Fashion & lifestyle strategy consultant

Q How much have you actually thought about the colour of your skin?
A I give the colour of my skin very little thought. I don’t think it requires much attention except for health reasons. I love spending time outdoors and try to go away to the beach as much as possible so my skin colour varies naturally depending on the time of the year.

 

Q Were you ever subject to “colorism” – any sort of discrimination or singling out as the result of your skin colour? At school, or as a child?
A I grew up in Spain, where being tan is considered beautiful so I actually received many compliments on my “golden” skin tone.

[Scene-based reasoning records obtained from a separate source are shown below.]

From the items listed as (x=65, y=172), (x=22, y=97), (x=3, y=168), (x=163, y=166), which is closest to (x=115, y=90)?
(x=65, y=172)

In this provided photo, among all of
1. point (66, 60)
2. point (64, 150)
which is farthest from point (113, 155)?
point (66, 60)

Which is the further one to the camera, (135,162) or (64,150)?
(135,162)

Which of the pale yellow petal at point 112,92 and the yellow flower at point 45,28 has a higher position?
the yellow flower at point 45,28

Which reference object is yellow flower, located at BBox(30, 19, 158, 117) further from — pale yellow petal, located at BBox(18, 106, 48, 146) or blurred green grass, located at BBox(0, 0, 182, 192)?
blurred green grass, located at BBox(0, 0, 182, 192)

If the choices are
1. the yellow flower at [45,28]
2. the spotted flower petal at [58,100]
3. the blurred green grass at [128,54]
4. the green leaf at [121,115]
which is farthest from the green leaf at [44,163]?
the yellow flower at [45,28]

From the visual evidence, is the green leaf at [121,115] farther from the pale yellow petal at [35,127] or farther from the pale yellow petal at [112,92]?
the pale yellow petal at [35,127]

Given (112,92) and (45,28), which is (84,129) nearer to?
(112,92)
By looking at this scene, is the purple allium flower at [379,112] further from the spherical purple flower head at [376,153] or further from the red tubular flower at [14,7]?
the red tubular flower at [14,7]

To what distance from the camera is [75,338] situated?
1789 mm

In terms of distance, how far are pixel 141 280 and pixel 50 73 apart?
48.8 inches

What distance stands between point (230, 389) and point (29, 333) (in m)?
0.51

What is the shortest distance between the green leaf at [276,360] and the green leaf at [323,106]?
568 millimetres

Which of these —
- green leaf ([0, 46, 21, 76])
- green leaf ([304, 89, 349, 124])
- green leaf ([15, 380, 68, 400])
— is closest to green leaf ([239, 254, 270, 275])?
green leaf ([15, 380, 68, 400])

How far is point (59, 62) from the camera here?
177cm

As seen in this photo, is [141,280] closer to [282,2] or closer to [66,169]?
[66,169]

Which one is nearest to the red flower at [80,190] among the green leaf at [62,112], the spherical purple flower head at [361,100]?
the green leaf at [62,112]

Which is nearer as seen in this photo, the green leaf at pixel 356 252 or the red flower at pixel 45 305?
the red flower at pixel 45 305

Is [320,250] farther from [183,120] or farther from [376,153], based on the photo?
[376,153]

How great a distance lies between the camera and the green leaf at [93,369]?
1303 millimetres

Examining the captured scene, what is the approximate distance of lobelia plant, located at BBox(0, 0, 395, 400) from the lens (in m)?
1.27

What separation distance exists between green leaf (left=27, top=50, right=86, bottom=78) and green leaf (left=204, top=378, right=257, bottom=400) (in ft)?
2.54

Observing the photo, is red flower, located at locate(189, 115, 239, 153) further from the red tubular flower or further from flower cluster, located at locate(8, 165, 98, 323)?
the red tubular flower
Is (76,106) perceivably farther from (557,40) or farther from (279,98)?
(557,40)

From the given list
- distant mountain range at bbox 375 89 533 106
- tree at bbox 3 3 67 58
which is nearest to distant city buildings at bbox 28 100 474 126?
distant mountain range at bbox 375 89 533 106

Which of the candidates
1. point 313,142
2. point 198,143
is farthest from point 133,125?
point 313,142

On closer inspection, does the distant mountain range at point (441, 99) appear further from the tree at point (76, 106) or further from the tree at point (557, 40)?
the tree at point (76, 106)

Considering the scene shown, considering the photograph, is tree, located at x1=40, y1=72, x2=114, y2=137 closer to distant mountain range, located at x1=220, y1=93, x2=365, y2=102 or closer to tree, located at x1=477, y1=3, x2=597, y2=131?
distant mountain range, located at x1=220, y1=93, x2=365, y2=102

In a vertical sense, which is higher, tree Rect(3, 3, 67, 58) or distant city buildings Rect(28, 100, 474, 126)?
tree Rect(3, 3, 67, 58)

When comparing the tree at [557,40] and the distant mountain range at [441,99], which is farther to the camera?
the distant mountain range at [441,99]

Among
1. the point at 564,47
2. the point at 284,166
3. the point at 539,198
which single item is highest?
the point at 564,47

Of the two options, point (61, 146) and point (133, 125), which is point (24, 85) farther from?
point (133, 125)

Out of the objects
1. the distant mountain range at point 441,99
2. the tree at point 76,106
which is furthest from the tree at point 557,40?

Being in India, however, I was always aware that darker skin tones are often considered undesirable. I simply did not give it much thought and it never bothered me. I’m currently focused on a project, Glamrs, a digital beauty network, where we create video content for young Indian women such as skincare and makeup tutorials, and at Glamrs we’re constantly approached by women who think they’d be happier if their skin was lighter. I understand why this is a concern but I feel the priority should be to have healthy, glowing skin and that, fortunately, is not dependent on colour.

 

Q Do you feel like there’s still a hierarchy of beauty based on skin shades?
A I feel there is an increased awareness about the issue, so the hierarchy is slowly tumbling as more beauty icons embrace their natural skin tone. However, fairness is still a selling point for many brands so, as long as we continue to promote it, we will be perpetuating the current ideal. An interesting fact is that the products referred to as “whitening” in Asia are often the same as what we know as “brightening” or “illuminating” cosmetics in the West.

 

Q Ever been on the receiving end of ways to lighten your skin?
A Let’s not forget that pigmentation issues such as uneven skin tone or dark spots are a common problem, specially for Indian skin. Many of the cosmetics we refer to as “lightening” are, in fact, used worldwide to tackle these issues. At some point or another I’ve used some of these products, for a specific purpose, and I use sun protection daily. The difference, however, is that I have never considered these products for whitening purposes, and the aim was never to make my skin fairer!

 

Q Your prediction: is this obsession with fair skin is going to wane?
A I think the question is whether we, as a community, want it to wane. The industry behind skin lightening products in Asia, including India, is estimated to be valued at $10 billion by 2015. The key is to eliminate the stigma associated with dark skin so that fair skin is just one more choice and not the only one.